## Friday, July 6, 2018

### Find peaks in data

This week, we will talk about how to identify the peaks from a time series. For example, the 2nd figure below. How do we find out all the location of the peaks? let's play with the coastal water level data from NOAA. You can choose the station you like. I choose the one at San Francisco, station - 9414290, the latitude and longitude of this station are 37.806331634, -122.465919494, you can see the station location on the following map:
I just downloaded the first 12 days in 2018, you can also quickly download this data from my repo here. You can find the notebook on Qingkai's Github written in Python3.
Let's first plot the time series data for the water level at this location.
import matplotlib.pyplot as plt
import pandas as pd
plt.style.use('seaborn-poster')

%matplotlib inline
df_water_level = pd.read_csv('./data/9414290_20180101to20181231.csv', skiprows = 10, delimiter='\t', names=['datetime', 'water_level'])
df_water_level['datetime'] = pd.to_datetime(df_water_level['datetime'])
df_water_level = df_water_level.set_index('datetime')
plt.figure(figsize = (14, 8))
plt.plot_date(df_water_level.index, df_water_level.water_level, 'b-', linewidth = 2)
plt.xlabel('Datetime')
plt.ylabel('Water level (m)')
plt.show()

## Let's find the peak

Since version 1.1.0, scipy added in the new function find_peaks that gives you an easy way to find peaks from a data series. It has various arguments that you can control how you want to identify the peaks. You can find more details and more advanced examples here. The two arguments I found really useful and easy to use is the height and distance. The height argument is the required height of peaks. And the distance is the required minimal horizontal distance in samples between neighboring peaks. Let's use see more in the following example
import scipy.signal
Here, we can see from the figure that all the positive peaks are roughly higher than 2.5, therefore, we set height = 2.5, which means that it will detect the peaks that higher than 2.5. Then for the distance parameter, I usually play with different numbers and see which one gives me the best result, for this case, I found distance = 500 is fine.
# find all the peaks that associated with the positive peaks
peaks_positive, _ = scipy.signal.find_peaks(df_water_level.water_level, height = 2.5, threshold = None, distance=500)
plt.figure(figsize = (14, 8))
plt.plot_date(df_water_level.index, df_water_level.water_level, 'b-', linewidth = 2)

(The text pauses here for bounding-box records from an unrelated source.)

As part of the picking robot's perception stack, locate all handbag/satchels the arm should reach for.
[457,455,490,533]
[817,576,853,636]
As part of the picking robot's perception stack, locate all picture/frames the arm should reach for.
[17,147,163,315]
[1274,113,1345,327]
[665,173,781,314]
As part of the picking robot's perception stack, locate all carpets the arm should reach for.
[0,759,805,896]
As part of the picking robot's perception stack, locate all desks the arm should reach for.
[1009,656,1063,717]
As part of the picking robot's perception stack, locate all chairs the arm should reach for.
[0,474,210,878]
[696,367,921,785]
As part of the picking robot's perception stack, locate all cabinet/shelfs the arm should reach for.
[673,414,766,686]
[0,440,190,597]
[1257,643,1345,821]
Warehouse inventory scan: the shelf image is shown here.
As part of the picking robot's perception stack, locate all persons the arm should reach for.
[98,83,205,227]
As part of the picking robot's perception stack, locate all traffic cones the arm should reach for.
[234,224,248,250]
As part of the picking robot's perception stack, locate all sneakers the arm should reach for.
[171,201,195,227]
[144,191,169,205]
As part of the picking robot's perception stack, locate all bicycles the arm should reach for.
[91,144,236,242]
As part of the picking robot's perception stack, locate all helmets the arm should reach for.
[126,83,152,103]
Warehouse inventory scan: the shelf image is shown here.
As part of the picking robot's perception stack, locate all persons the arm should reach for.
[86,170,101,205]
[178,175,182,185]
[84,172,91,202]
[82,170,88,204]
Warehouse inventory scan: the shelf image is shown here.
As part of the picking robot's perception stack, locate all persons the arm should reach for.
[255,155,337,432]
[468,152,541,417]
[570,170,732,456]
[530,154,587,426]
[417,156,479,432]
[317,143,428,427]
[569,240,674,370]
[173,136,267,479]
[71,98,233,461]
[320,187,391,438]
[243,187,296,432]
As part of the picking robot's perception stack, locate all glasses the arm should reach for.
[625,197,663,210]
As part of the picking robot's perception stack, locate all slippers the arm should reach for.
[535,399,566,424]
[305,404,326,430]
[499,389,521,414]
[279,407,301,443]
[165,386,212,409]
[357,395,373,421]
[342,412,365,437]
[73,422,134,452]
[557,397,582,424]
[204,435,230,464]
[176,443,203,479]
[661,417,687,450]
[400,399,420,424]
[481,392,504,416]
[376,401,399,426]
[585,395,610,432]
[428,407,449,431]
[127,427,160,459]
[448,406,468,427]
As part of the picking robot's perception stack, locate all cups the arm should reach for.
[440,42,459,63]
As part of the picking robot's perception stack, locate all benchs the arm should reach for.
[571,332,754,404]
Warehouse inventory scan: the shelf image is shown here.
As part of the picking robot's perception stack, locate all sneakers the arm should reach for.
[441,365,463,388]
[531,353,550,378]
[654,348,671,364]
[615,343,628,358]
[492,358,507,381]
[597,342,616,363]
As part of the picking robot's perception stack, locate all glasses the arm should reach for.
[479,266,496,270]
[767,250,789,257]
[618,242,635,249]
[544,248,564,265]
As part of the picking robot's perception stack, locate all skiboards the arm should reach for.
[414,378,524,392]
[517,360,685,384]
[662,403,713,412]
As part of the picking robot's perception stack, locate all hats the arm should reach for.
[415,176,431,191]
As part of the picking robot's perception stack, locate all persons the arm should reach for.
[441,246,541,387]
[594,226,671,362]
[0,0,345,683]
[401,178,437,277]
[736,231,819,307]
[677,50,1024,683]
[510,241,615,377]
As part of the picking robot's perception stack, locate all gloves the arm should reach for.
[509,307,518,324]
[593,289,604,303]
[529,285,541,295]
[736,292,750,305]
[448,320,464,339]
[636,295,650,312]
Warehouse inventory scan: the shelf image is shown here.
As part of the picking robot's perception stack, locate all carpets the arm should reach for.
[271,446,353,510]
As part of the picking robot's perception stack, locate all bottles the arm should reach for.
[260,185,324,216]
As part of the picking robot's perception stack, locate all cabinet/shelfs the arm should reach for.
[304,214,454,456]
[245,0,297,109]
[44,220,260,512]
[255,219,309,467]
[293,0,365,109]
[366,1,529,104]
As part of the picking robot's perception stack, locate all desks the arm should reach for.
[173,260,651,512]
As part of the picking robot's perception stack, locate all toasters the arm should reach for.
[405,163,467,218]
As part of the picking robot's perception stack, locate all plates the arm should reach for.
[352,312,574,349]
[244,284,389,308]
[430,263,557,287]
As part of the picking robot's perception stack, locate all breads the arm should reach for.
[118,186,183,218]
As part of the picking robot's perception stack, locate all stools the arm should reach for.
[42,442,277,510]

plt.plot_date(df_water_level.index[peaks_positive], df_water_level.water_level[peaks_positive], 'ro', label = 'positive peaks')

plt.xlabel('Datetime')
plt.ylabel('Water level (m)')
plt.legend(loc = 4)
plt.show()
One thing is that, this find_peaks function can only detect the 'real' peaks, but not the troughs. You can see none of the troughs in the above figure were identified. One simple solution is that, we flip the data so that all the troughs become peaks. And now we could identify all the peaks and troughs.
# find all the peaks that associated with the negative peaks
peaks_negative, _ = scipy.signal.find_peaks(-df_water_level.water_level, height = -3, threshold = None, distance=500)
plt.figure(figsize = (14, 8))
plt.plot_date(df_water_level.index, df_water_level.water_level, 'b-', linewidth = 2)

plt.plot_date(df_water_level.index[peaks_positive], df_water_level.water_level[peaks_positive], 'ro', label = 'positive peaks')
plt.plot_date(df_water_level.index[peaks_negative], df_water_level.water_level[peaks_negative], 'go', label = 'negative peaks')

plt.xlabel('Datetime')
plt.ylabel('Water level (m)')
plt.legend(loc = 4)
plt.show()
Of course, there are various arguments that we could use to filter out the unwanted peaks, see the documentation for more details.